Prof. Themis Exarchos1
1Department of Informatics, Ionian University, Ioannou Theotoki 72, Corfu, Greece
themis.exarchos [at] gmail.com
Abstract
The ability of a machine or program to recognize words spoken aloud and translate them into legible text is known as speech recognition and has gained a lot of attention in the last decade especially in healthcare to promote the quality of care. The problem of speech recognition in patients with tracheostomy has not yet been investigated in the literature. In this work, we propose a hybrid and highly scalable deep learning workflow which utilizes both CNN and RNN architectures across video recordings to identify speech. Dropout rates were also used to avoid overfitting effects. Hyperparameter optimization was applied using the GridSearch method to fine tune the DL workflow on each patient. A case study was applied, where video records were collected from 25 patients in Greece who read specific texts from Greek language, selected by logotherapy experts. A fully automated data processing pipeline was initially applied to extract the video frames based on the provided annotations by the experts (start time, end time per word). Then, we handled the speech recognition problem as a multiclass classification problem, where each word represents a class. Two different types of models were developed; 25 personalized models, which were trained and tested across each individual patient, and a generalized model which was trained and tested on randomly selected instances from all patients.
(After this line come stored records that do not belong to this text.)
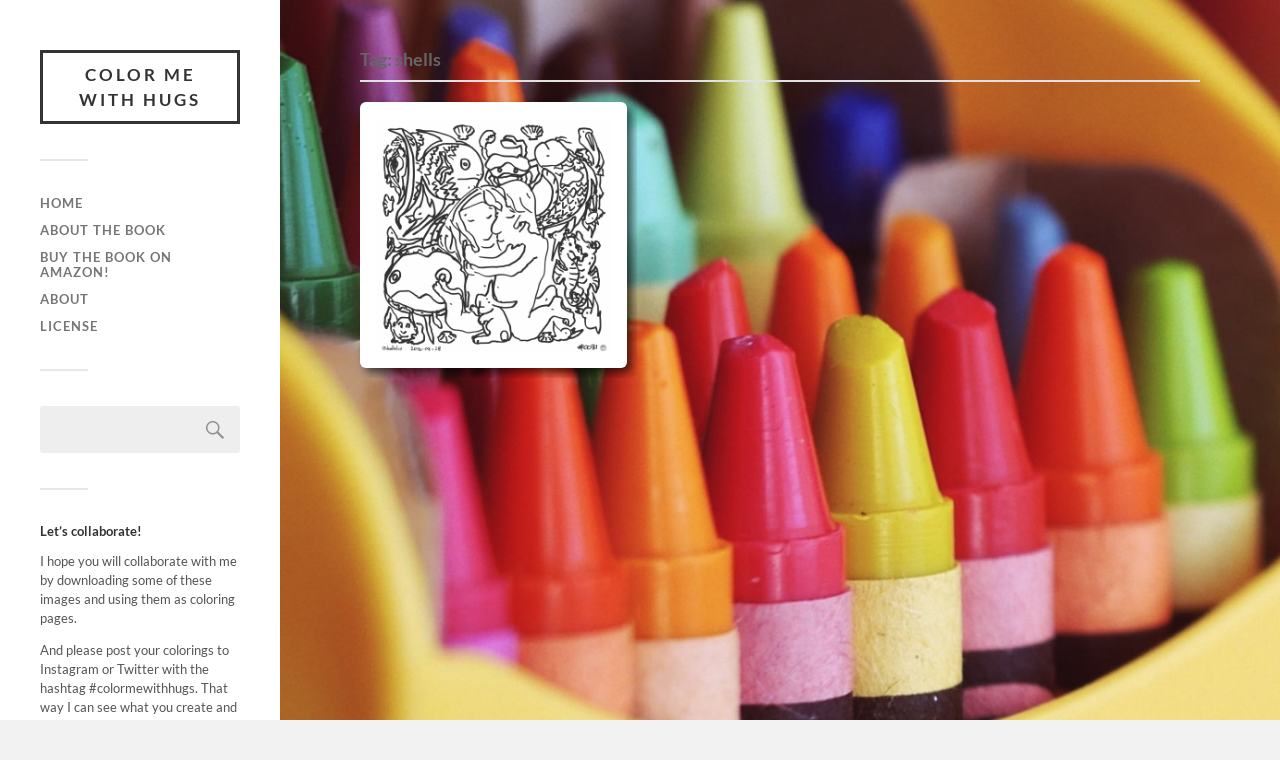

--- FILE ---
content_type: text/css
request_url: https://colormewithhugs.com/wp-content/themes/fukasawa-color-me-child/style.css
body_size: 561
content:
/*
Theme Name: Fukasawa Color Me Child
Theme URI: http://www.andersnoren.se/teman/fukasawa-wordpress-theme/
Template: fukasawa
Author: Anders Norén
Author URI: http://www.andersnoren.se
Description: Fukasawa Color Me Child is a child theme of Fukasawa, which is a minimal masonry style blog theme for photographers and collectors. It features responsive &amp; retina-ready design, support for the image, gallery and video post formats, five custom widgets, an archive page template, a gallery slideshow, custom accent color support, custom logo support, editor styles and translation ready code. Included translations: Swedish/svenska.
Tags: blog,three-columns,left-sidebar,custom-colors,custom-menu,editor-style,featured-images,post-formats,sticky-post,theme-options,threaded-comments,translation-ready,portfolio,grid-layout
Version: 1.10.1472504575
Updated: 2016-08-29 17:02:55

*/
body {
  background-image: url(crayonsblur.jpg);
  background-repeat: no-repeat;
  background-position: center;
  background-attachment: fixed;
  background-size: cover;
}
div {
  border-radius: .33em;
}
.post {
  box-shadow: 5px 5px 9px rgba(0, 0, 0, 0.6);
}
.post-overlay {
  background: rgba(255, 00, 120, 0.3);
}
Our results highlight the increased accuracy in terms of reduced word error rate in both the personalized and the generalized hybrid DL models against the conventional DL models.
Keywords: deep learning, speech recognition, tracheostomy
Acknowledgement: This work is supported by the European Union’s Horizon 2020 research and innovation program under grant agreement No 952603 (SGABU). This article reflects only the author’s view. The Commission is not responsible for any use that may be made of the information it contains.